Re: NVDA and windows 11


On Fri, Aug 5, 2022 at 03:46 AM, Brian's Mail list account wrote:
So for example if I take anytime upgrade from a 7 machine, one assumes you get 10, but since most are too old for 11 to work, that is basically the end of the line?
That would be a very safe presumption indeed.

Microsoft has published a list of processors that are Windows 11 compatible.  For intel i-series, that's 8th generation or newer.  For AMD there is no simple way to articulate which processors, so it's worth just looking at what Microsoft says.  But as a general statement, it's virtually certain that any machine that came with Windows 7 during the true Windows 7 era (that is, purchased prior to the release of Windows 8) is not going any higher than Windows 10.

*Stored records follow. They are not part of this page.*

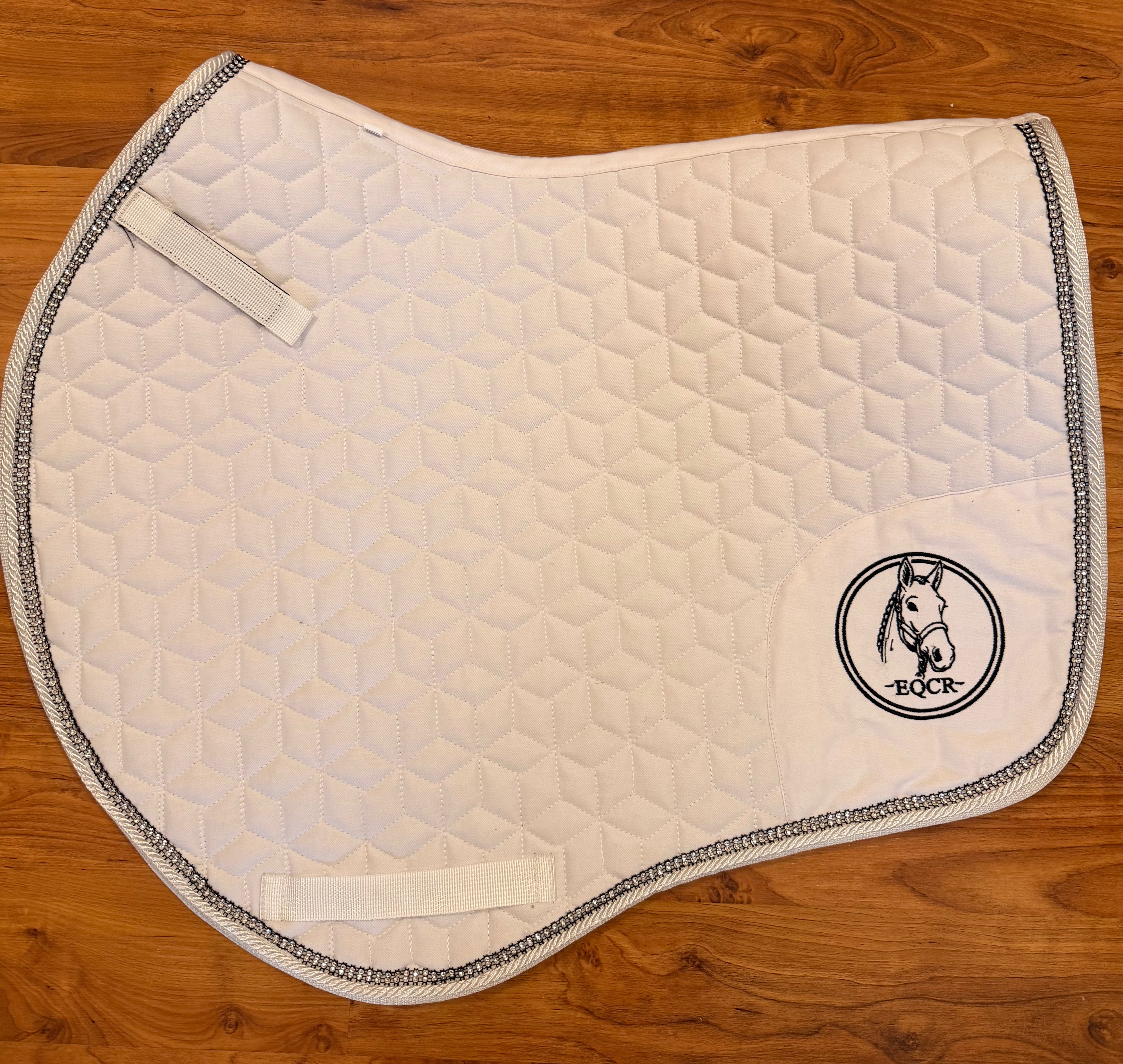 EQCR Crystal Saddle Pad & Fly Veil Set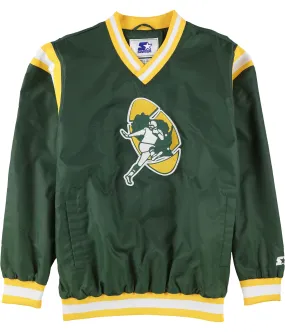 Starter Mens Green Bay Packers Windbreaker Jacket, TW2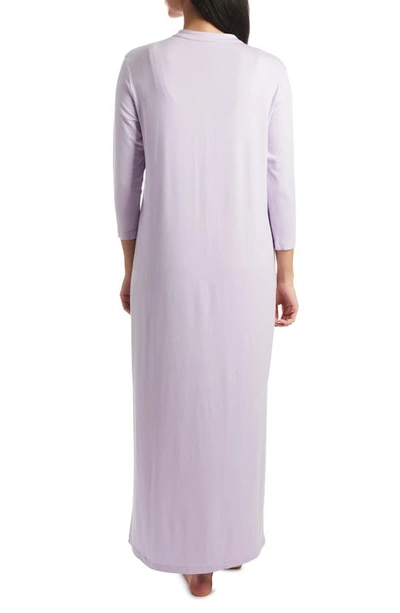Shop Everly Grey Juliana Jersey Maternity/nursing Gown In Lavender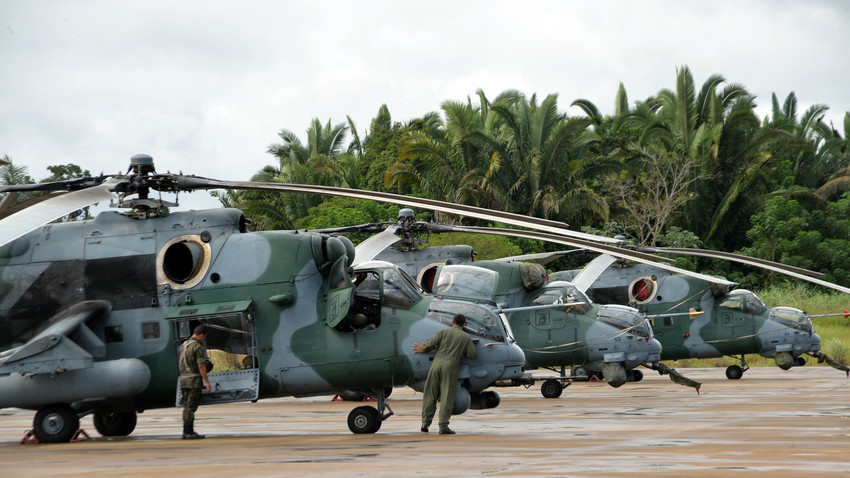Enfriarse antecedentes Buscar Los helicópteros rusos, el principal arma de Moscú en América Latina -  Russia Beyond ES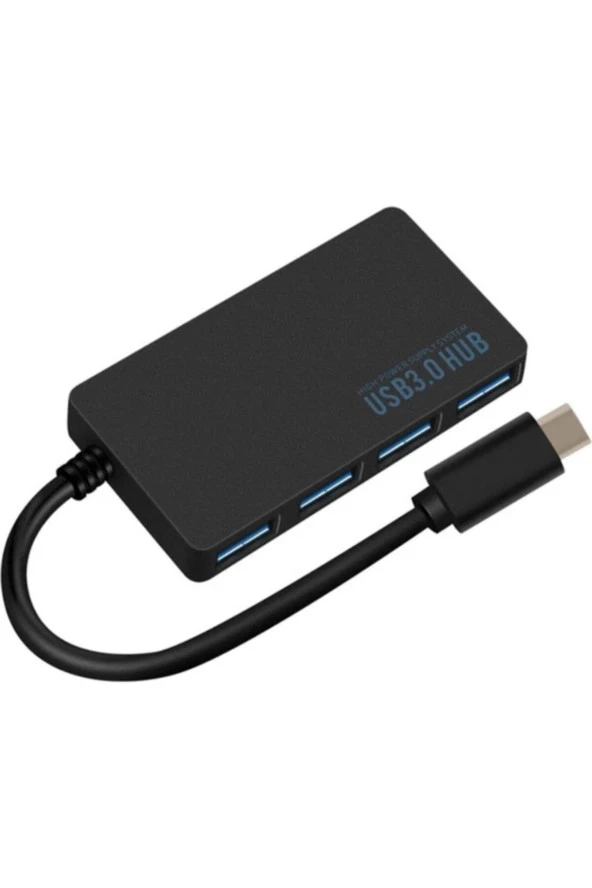 Usb Type C Hub 4 Port 3.0 Usb Çoklayıcı Type-c Usb 3.0 Çoklayıcı ürün görseli 1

By the time Windows 10 ends support in 2025 the vast majority of machines running it will be in the "due for replacement" category anyway.  I extend the life of most of my computers well beyond the 3-5 year figure often quoted for laptops and 5-7 year limit often quoted for desktop, but there are, ultimately, limits.  By the time any computer hits 10, even if it runs, it's due for a replacement if anything goes wrong.  The cost of repair would be better put toward new hardware. [And given how much cheaper computing power has become, and keeps becoming more so, that's even more the case.  Most of us are carrying smartphones that could beat the pants off of the Windows XP era computers, and certain Windows7 era computers, as far as processing power goes, and even RAM goes if you remember how little came with XP and early 7 era machines.]

Brian - Windows 10, 64-Bit, Version 21H2, Build 19044  

The difference between a top-flight creative man and the hack is his ability to express powerful meanings indirectly.